--- INFORMATION SHOWN ---

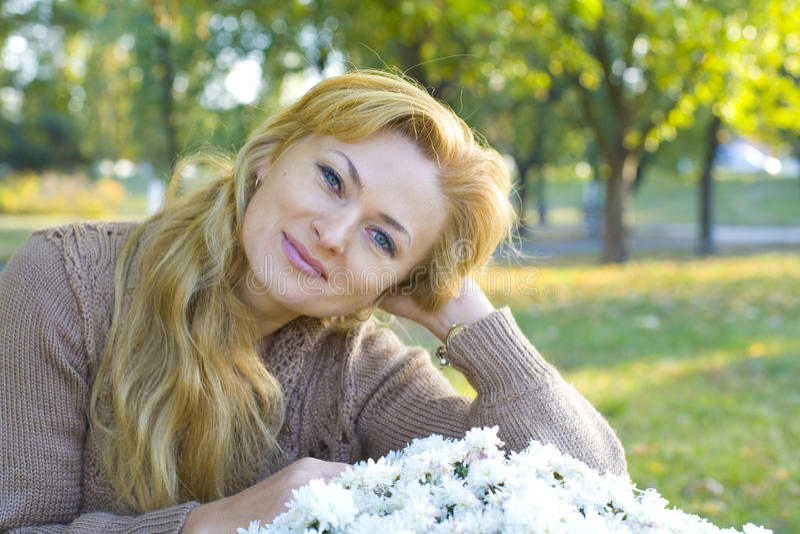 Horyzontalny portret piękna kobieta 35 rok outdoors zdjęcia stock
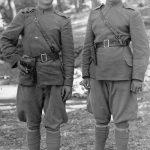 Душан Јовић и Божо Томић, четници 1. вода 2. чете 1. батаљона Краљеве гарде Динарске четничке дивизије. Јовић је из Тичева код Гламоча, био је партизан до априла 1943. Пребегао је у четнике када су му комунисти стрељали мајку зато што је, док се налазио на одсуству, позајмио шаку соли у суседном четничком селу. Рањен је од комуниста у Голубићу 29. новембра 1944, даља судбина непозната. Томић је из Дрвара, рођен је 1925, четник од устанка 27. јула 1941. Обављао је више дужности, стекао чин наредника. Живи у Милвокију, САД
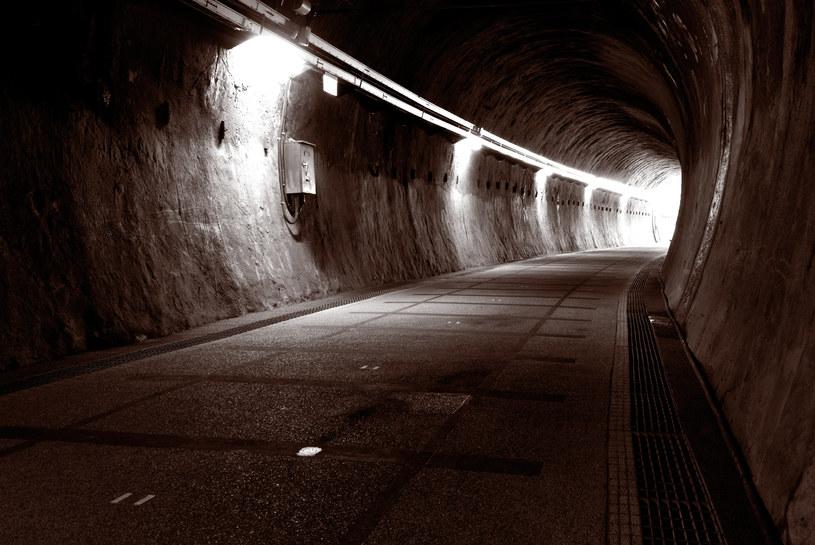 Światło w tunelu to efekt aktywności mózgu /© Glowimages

---

**REQUIRED ACTION**
Each line of the listing is to be retyped exactly, and its pictures are to be dropped.

**OUTPUT BELOW**
 Horyzontalny portret piękna kobieta 35 rok outdoors zdjęcia stock
 Душан Јовић и Божо Томић, четници 1. вода 2. чете 1. батаљона Краљеве гарде Динарске четничке дивизије. Јовић је из Тичева код Гламоча, био је партизан до априла 1943. Пребегао је у четнике када су му комунисти стрељали мајку зато што је, док се налазио на одсуству, позајмио шаку соли у суседном четничком селу. Рањен је од комуниста у Голубићу 29. новембра 1944, даља судбина непозната. Томић је из Дрвара, рођен је 1925, четник од устанка 27. јула 1941. Обављао је више дужности, стекао чин наредника. Живи у Милвокију, САД
 Światło w tunelu to efekt aktywności mózgu /© Glowimages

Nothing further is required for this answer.